Seller’s Lease Liability on Sale of Business

By
Joe Kafrouni
15 Sep 2011
5
min read

Getting Rid of a Seller’s Liability to the Lessor After Settlement

Issue – seller’s continued liability to the lessor (of premises) upon sale of the business: A business seller who leases their business premises will not normally be released from their lease upon sale of the business (notwithstanding an assignment of the lease to the buyer). A lessor will keep the seller bound to the lease (under the assignment documents) in case the buyer of the business defaults under the lease after settlement. This usually occurs as a result of mismanagement by the buyer or economic / environment changes. This is a continuing burden on the seller after settlement.

However, under the Retail Shop Leases Act, a lessor is obligated to release a seller (the assignee) upon assignment of a retail shop lease to the buyer (assignee). However, a number of specific and time limited steps must be taken. If the steps are not taken, or not done in the required time or order, the release will not apply.

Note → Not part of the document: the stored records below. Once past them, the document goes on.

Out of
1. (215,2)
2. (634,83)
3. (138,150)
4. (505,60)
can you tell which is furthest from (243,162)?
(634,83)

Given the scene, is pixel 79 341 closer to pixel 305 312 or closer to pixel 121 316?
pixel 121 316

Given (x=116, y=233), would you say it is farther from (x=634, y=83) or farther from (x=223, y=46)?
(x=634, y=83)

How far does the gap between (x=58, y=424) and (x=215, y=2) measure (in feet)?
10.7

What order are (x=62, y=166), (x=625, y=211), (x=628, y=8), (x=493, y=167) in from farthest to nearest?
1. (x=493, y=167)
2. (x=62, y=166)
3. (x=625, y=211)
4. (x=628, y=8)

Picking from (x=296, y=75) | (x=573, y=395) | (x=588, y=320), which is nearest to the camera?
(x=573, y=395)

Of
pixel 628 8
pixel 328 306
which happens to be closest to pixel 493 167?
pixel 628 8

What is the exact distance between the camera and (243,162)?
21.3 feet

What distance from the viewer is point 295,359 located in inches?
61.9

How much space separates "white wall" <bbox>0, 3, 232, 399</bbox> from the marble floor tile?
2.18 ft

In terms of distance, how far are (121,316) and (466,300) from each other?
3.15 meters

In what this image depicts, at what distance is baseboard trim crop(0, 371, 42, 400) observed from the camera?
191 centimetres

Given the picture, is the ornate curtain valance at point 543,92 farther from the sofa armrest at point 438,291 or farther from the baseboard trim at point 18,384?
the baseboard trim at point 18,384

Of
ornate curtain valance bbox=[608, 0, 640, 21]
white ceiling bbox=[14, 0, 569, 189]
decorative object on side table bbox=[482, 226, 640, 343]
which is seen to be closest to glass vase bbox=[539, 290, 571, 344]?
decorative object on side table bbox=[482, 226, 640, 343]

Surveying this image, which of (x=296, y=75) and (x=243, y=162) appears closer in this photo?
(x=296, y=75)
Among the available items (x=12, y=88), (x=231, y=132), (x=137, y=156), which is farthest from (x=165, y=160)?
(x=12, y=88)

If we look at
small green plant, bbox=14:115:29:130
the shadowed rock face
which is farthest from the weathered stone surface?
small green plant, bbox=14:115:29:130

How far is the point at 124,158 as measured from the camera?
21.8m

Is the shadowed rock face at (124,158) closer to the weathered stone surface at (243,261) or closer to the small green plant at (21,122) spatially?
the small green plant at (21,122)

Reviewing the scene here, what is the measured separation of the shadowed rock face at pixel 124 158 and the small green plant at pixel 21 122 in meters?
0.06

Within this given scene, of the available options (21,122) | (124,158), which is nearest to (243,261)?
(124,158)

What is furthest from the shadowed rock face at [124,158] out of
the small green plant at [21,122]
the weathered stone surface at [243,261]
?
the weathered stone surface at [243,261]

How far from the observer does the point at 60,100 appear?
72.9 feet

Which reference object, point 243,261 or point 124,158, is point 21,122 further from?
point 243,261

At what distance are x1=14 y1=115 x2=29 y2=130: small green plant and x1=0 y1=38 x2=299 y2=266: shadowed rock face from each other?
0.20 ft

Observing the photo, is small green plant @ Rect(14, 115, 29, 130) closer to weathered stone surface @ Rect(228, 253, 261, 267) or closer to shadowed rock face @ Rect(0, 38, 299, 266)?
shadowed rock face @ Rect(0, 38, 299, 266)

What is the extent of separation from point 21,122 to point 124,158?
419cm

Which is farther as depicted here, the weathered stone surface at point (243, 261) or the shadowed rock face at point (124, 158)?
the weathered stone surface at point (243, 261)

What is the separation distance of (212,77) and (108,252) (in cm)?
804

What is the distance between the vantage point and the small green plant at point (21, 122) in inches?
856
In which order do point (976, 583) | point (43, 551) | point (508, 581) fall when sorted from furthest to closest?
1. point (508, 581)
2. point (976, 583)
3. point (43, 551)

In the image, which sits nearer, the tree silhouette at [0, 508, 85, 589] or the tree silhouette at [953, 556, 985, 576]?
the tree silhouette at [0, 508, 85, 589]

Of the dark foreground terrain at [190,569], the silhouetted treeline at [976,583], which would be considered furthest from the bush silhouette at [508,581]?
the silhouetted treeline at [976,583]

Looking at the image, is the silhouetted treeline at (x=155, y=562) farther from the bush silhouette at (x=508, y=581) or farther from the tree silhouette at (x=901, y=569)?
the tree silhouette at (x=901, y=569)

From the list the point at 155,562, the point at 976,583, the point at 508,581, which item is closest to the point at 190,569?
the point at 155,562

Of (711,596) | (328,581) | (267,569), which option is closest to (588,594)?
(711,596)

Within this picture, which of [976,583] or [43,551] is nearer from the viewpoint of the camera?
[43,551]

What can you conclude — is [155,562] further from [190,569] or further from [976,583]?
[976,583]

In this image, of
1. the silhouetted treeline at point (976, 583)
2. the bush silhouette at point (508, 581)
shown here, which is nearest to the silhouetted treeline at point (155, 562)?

The steps under the Act are:

  1. the assignor (seller) must provide the assignee (buyer) the Assignor Disclosure Statement;
  2. the assignee (buyer) must provide the assignor (seller) the Assignee Disclosure Statement;
  3. the lessor must provide the assignee with the Lessor Disclosure Statement and a copy of the lease at least seven (7) days before an assignment (i.e. the date of Completion); and
  4. the assignee (buyer) must provide the lessor an Assignee Disclosure Statement before the assignment is entered into (again, before the date of Completion).

To complicate things even further, the Act requires that neither party may ask the lessor for their consent to the assignment of the lease until the later of the following:

  1. seven (7) days after step 1 above (the assignor (seller) giving the assignee (buyer) the Assignor Disclosure Statement); and
  2. upon the occurrence of step 2 (the assignee (buyer) giving the assignor (seller) the Assignee Disclosure Statement).

While the requirements of the relevant provision of the Act are quite tricky, any seller who is concerned about their liability after settlement will want to get it right.

Solution: How does a seller maximise their chance of having this process strictly adhered to in order to obtain a release? Unless the buyer and the seller wish to undertake this process prior to entering into the contract, which is unlikely, a special condition in the contract imposing the necessary steps on the buyer and seller is required. This special condition should be drafted by the seller’s solicitors (and preferably in advance of contract negotiations to limit delay) to suit the circumstances of the seller.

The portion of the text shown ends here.